Data Pull from Oracle to Sql Server (4 million rows) Running on Windows

rameveer007 · March 28, 2019, 12:51am

I am trying to pull data from Oracle and write to Sql Server. It’s about 4 million rows running on my laptop and it takes 3-4 hrs. What’s the best way to speed this up.

ipazin · March 28, 2019, 8:04am

Hi there!

3-4 hours seems really long. Do you preform some transformations with data in between or only read from Oracle and write to SQL Server? For reading data from databases there is fetch size parameter and for writing data to databases there is batch size parameter. Both of them should be configured in KNIME configuration file knime.ini located in KNIME installation directory. To speed up data processing in KNIME check this blog page.

knime.database.fetchsize= <number>

Sets the fetch size for retrieving data from a database. The default value depends on the used JDBC driver.

knime.database.batch_write_size= <number>

Sets the batch write size for writing data rows into a database. The default value is 1, that is one row at a time.

Batch size parameter can also be configured in Database Writer/Update nodes.

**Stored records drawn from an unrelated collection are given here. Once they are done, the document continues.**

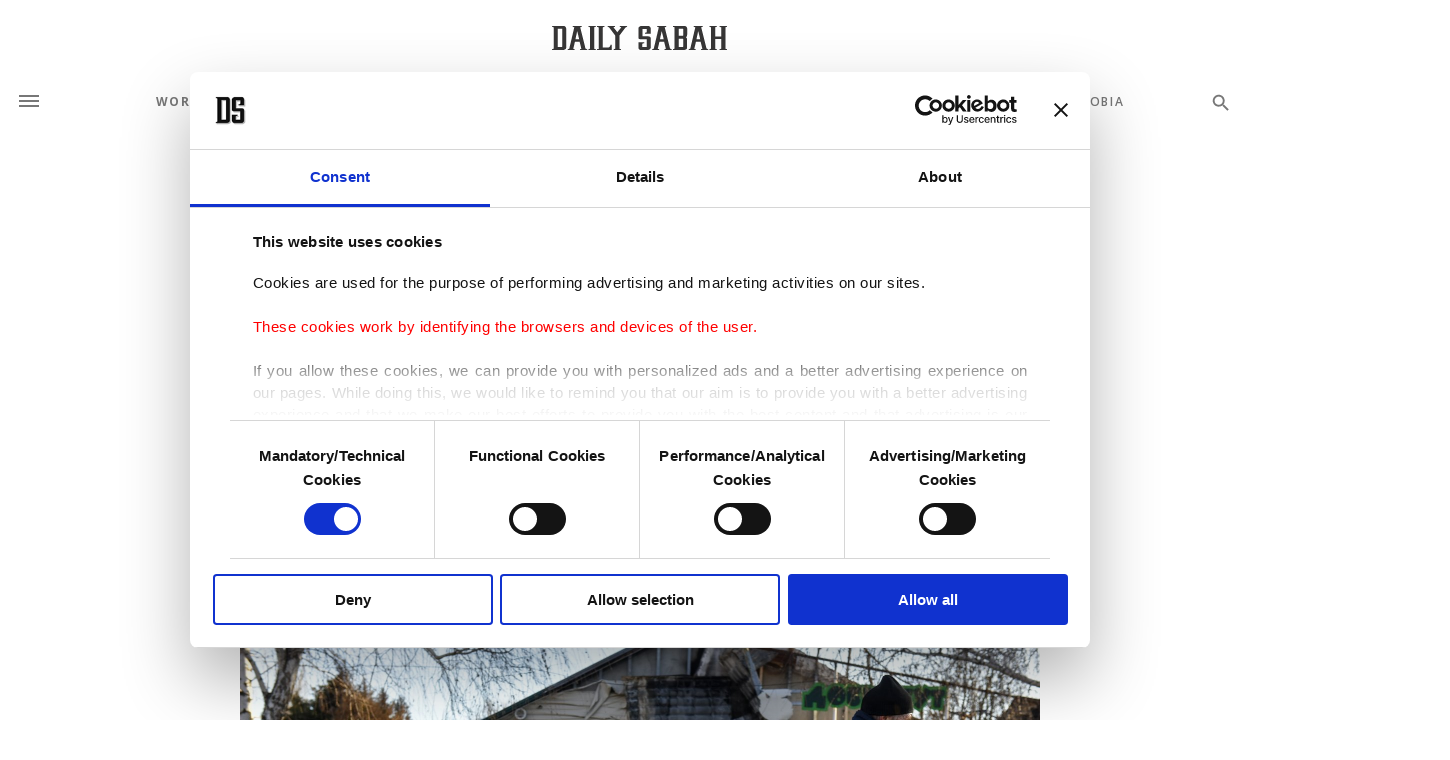

--- FILE ---
content_type: text/html; charset=UTF-8
request_url: https://www.dailysabah.com/article_count/1065604
body_size: -84
content:
Article Id: 1065604- Visit_count: 3</br>counter_mod: 10<br> mod: 3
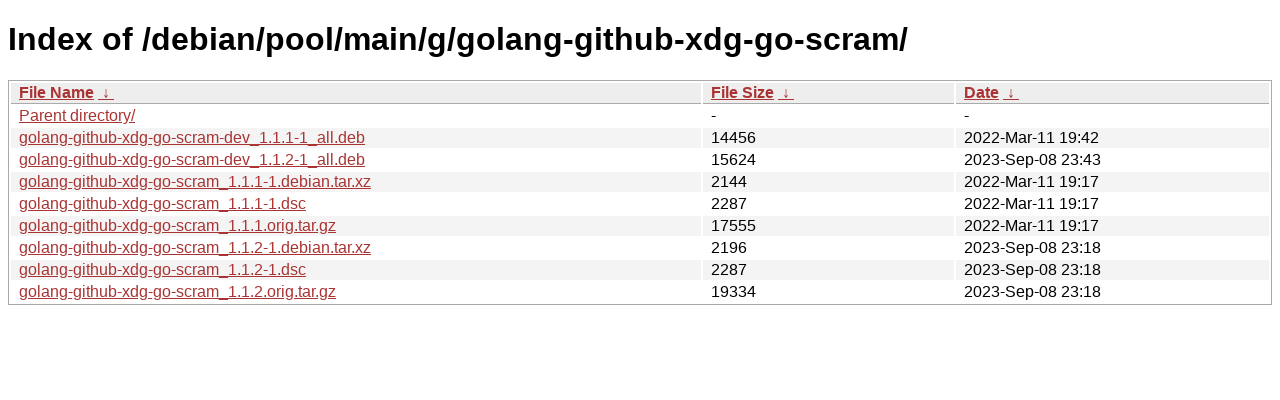

--- FILE ---
content_type: text/html
request_url: http://ftp.pl.debian.org/debian/pool/main/g/golang-github-xdg-go-scram/
body_size: 3385
content:
<!DOCTYPE html><html><head><meta http-equiv="content-type" content="text/html; charset=utf-8"><meta name="viewport" content="width=device-width"><style type="text/css">body,html {background:#fff;font-family:"Bitstream Vera Sans","Lucida Grande","Lucida Sans Unicode",Lucidux,Verdana,Lucida,sans-serif;}tr:nth-child(even) {background:#f4f4f4;}th,td {padding:0.1em 0.5em;}th {text-align:left;font-weight:bold;background:#eee;border-bottom:1px solid #aaa;}#list {border:1px solid #aaa;width:100%;}a {color:#a33;}a:hover {color:#e33;}</style>

<title>Index of /debian/pool/main/g/golang-github-xdg-go-scram/</title>
</head><body><h1>Index of /debian/pool/main/g/golang-github-xdg-go-scram/</h1>
<table id="list"><thead><tr><th style="width:55%"><a href="?C=N&amp;O=A">File Name</a>&nbsp;<a href="?C=N&amp;O=D">&nbsp;&darr;&nbsp;</a></th><th style="width:20%"><a href="?C=S&amp;O=A">File Size</a>&nbsp;<a href="?C=S&amp;O=D">&nbsp;&darr;&nbsp;</a></th><th style="width:25%"><a href="?C=M&amp;O=A">Date</a>&nbsp;<a href="?C=M&amp;O=D">&nbsp;&darr;&nbsp;</a></th></tr></thead>
<tbody><tr><td class="link"><a href="../">Parent directory/</a></td><td class="size">-</td><td class="date">-</td></tr>
<tr><td class="link"><a href="golang-github-xdg-go-scram-dev_1.1.1-1_all.deb" title="golang-github-xdg-go-scram-dev_1.1.1-1_all.deb">golang-github-xdg-go-scram-dev_1.1.1-1_all.deb</a></td><td class="size">              14456</td><td class="date">2022-Mar-11 19:42</td></tr>
<tr><td class="link"><a href="golang-github-xdg-go-scram-dev_1.1.2-1_all.deb" title="golang-github-xdg-go-scram-dev_1.1.2-1_all.deb">golang-github-xdg-go-scram-dev_1.1.2-1_all.deb</a></td><td class="size">              15624</td><td class="date">2023-Sep-08 23:43</td></tr>
<tr><td class="link"><a href="golang-github-xdg-go-scram_1.1.1-1.debian.tar.xz" title="golang-github-xdg-go-scram_1.1.1-1.debian.tar.xz">golang-github-xdg-go-scram_1.1.1-1.debian.tar.xz</a></td><td class="size">               2144</td><td class="date">2022-Mar-11 19:17</td></tr>
<tr><td class="link"><a href="golang-github-xdg-go-scram_1.1.1-1.dsc" title="golang-github-xdg-go-scram_1.1.1-1.dsc">golang-github-xdg-go-scram_1.1.1-1.dsc</a></td><td class="size">               2287</td><td class="date">2022-Mar-11 19:17</td></tr>
<tr><td class="link"><a href="golang-github-xdg-go-scram_1.1.1.orig.tar.gz" title="golang-github-xdg-go-scram_1.1.1.orig.tar.gz">golang-github-xdg-go-scram_1.1.1.orig.tar.gz</a></td><td class="size">              17555</td><td class="date">2022-Mar-11 19:17</td></tr>
<tr><td class="link"><a href="golang-github-xdg-go-scram_1.1.2-1.debian.tar.xz" title="golang-github-xdg-go-scram_1.1.2-1.debian.tar.xz">golang-github-xdg-go-scram_1.1.2-1.debian.tar.xz</a></td><td class="size">               2196</td><td class="date">2023-Sep-08 23:18</td></tr>
<tr><td class="link"><a href="golang-github-xdg-go-scram_1.1.2-1.dsc" title="golang-github-xdg-go-scram_1.1.2-1.dsc">golang-github-xdg-go-scram_1.1.2-1.dsc</a></td><td class="size">               2287</td><td class="date">2023-Sep-08 23:18</td></tr>
<tr><td class="link"><a href="golang-github-xdg-go-scram_1.1.2.orig.tar.gz" title="golang-github-xdg-go-scram_1.1.2.orig.tar.gz">golang-github-xdg-go-scram_1.1.2.orig.tar.gz</a></td><td class="size">              19334</td><td class="date">2023-Sep-08 23:18</td></tr>
</tbody></table></body></html>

Additionally I recommend using new Database Integration node (haven’t compared it to the old ones so can’t say they work faster) that are currently in KNIME Labs

Check database nodes from new integration here: https://hub.knime.com/search?q=db%20labs

Br,
Ivan

rameveer007 · March 29, 2019, 12:34am

Thank you Ivan. I am not doing any transformation. My flow is as follows:

Unless I am doing something incorrectly.

database Connector (Oracle) --> Database Table Selector --> Database Reader --> Database Write (sql server)

Batch size to write is 1000

izaychik63 · March 29, 2019, 12:55am

Try batch size 10000

rameveer007 · March 29, 2019, 2:03am

Will do

ipazin · March 29, 2019, 10:23am

Hi @rameveer007!

If no transformation then 3-4 hours is really slow. I think your flow is correct. Check what is executing a lot. A reading part from Oracle or a writing part to SQL Server.

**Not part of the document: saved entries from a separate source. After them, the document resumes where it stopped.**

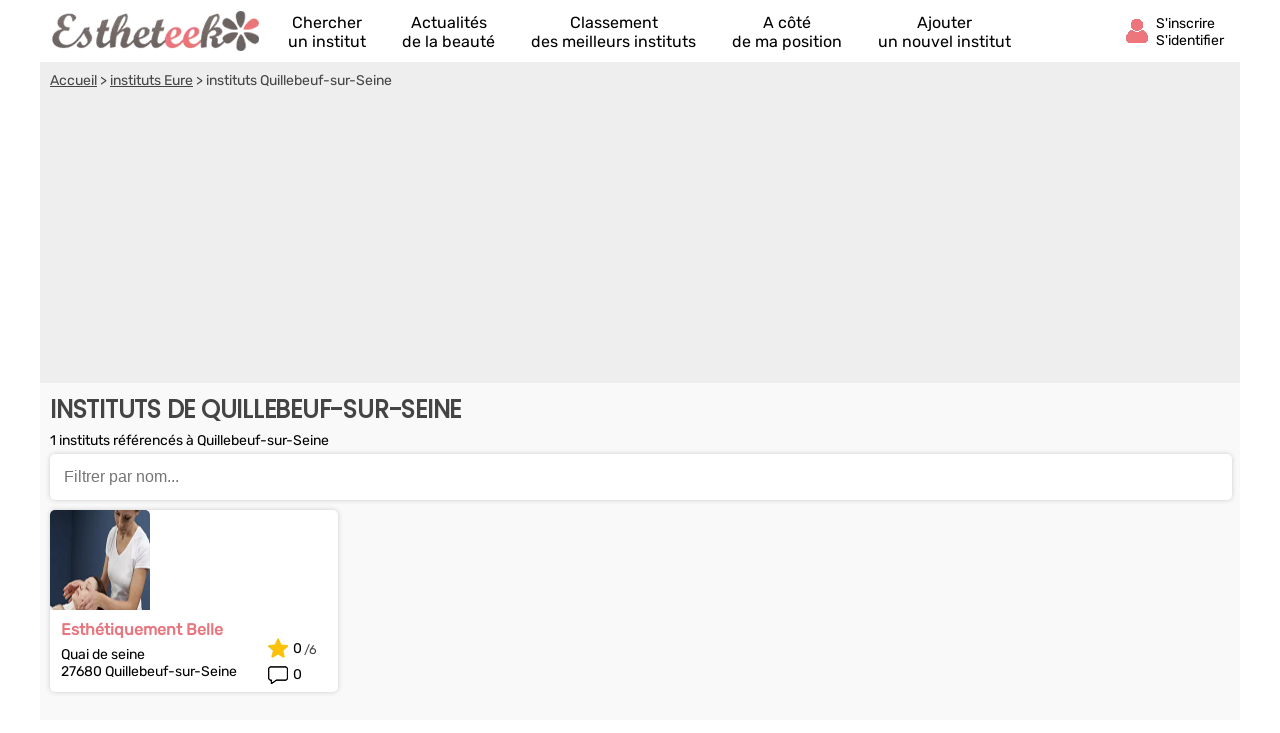

--- FILE ---
content_type: text/html; charset=utf-8
request_url: https://www.google.com/recaptcha/api2/aframe
body_size: 249
content:
<!DOCTYPE HTML><html><head><meta http-equiv="content-type" content="text/html; charset=UTF-8"></head><body><script nonce="4fJvoM50KlcNphhZfwwkNQ">/** Anti-fraud and anti-abuse applications only. See google.com/recaptcha */ try{var clients={'sodar':'https://pagead2.googlesyndication.com/pagead/sodar?'};window.addEventListener("message",function(a){try{if(a.source===window.parent){var b=JSON.parse(a.data);var c=clients[b['id']];if(c){var d=document.createElement('img');d.src=c+b['params']+'&rc='+(localStorage.getItem("rc::a")?sessionStorage.getItem("rc::b"):"");window.document.body.appendChild(d);sessionStorage.setItem("rc::e",parseInt(sessionStorage.getItem("rc::e")||0)+1);localStorage.setItem("rc::h",'1768707751783');}}}catch(b){}});window.parent.postMessage("_grecaptcha_ready", "*");}catch(b){}</script></body></html>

You can use Timer Info node for this as it will give you the execution duration of every node.

@izaychik63 In my case I had very similar performance with batch size 1000 or 10000…

Br,
Ivan

rameveer007 · March 29, 2019, 12:59pm

It seems both read and write are taking 2-3 hrs each. I will use the Timer info to check.

Thank you for your suggestion

ipazin · March 29, 2019, 2:51pm

Both? That can be both good and bad news Check it and then we will try to come to the bottom of it.
Br,
Ivan

rameveer007 · April 1, 2019, 11:34am

Thank you very much Ivan and Ipazin. I tried to increase the batch size writer to 10K and it did took significantly shorter time.

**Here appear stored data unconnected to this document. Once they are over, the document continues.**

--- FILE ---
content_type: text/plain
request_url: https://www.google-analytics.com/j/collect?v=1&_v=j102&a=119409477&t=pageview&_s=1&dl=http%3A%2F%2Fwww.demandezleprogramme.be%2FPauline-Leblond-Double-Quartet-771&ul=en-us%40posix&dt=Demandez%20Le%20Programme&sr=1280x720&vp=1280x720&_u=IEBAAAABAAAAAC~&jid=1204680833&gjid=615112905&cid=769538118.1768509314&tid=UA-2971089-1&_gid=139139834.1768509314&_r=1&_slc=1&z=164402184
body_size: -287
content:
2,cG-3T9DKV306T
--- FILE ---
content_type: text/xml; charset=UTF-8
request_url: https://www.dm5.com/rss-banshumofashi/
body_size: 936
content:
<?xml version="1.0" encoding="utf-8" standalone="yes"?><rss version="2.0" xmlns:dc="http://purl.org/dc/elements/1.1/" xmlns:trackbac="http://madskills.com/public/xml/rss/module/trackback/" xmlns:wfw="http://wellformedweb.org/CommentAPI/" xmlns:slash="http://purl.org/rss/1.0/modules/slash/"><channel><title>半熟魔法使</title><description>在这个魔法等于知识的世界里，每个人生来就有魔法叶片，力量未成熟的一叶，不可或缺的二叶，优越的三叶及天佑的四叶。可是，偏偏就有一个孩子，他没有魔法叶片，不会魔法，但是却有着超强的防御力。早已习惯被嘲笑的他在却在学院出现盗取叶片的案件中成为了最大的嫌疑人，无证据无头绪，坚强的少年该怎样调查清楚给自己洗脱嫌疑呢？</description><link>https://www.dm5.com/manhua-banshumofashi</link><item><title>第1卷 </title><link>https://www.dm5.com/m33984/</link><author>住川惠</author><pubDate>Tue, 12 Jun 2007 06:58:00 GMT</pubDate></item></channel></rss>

The read is still slow. Our datapipe is about 10Gb/s from our data center but it’s taking the same amount of time 3-4. i did change the configuration for fetch to 1000 but did not see it improve.

I wanted to update you so that you are aware.

ipazin · April 1, 2019, 1:34pm

Hi there!

You are welcome.

I see. You can increase it to 20.000 but not sure that is the problem. What kind of data is in this table and how many columns you got in it? If it is just standard data then ok, if not maybe there is something.

How many RAM have you assigned to KNIME? It is controlled by -Xmx parameter in knime.ini file. Also
- Dorg.knime.container.cellsinmemory parameter can be increased accordingly.

Additionally KNIME does in memory processing if possible. If not (in case of bigger tables) KNIME writes data to disk and does compression which you can switch off entirely by adding
–Dknime.compress.io=false to the knime.ini file at expense of temporary disk space.

Here is a link I already provided but check it for reference to above mentioned things:
https://www.knime.com/blog/optimizing-knime-workflows-for-performance

Additionally anti-virus programs can be aggressive and slow down process a lot so check that as well.

For the end I would suggest to try with 1000,5000,10.000 records (and so on) and measure it to see when the performance degradation comes into play. Maybe you can figure out something this way. I least I would try it.

Good luck!

Br,
Ivan

beginner · April 3, 2019, 6:00am

That is the real question. Out of experience reading lob columns from oracle is terribly slow and would explain the long run time.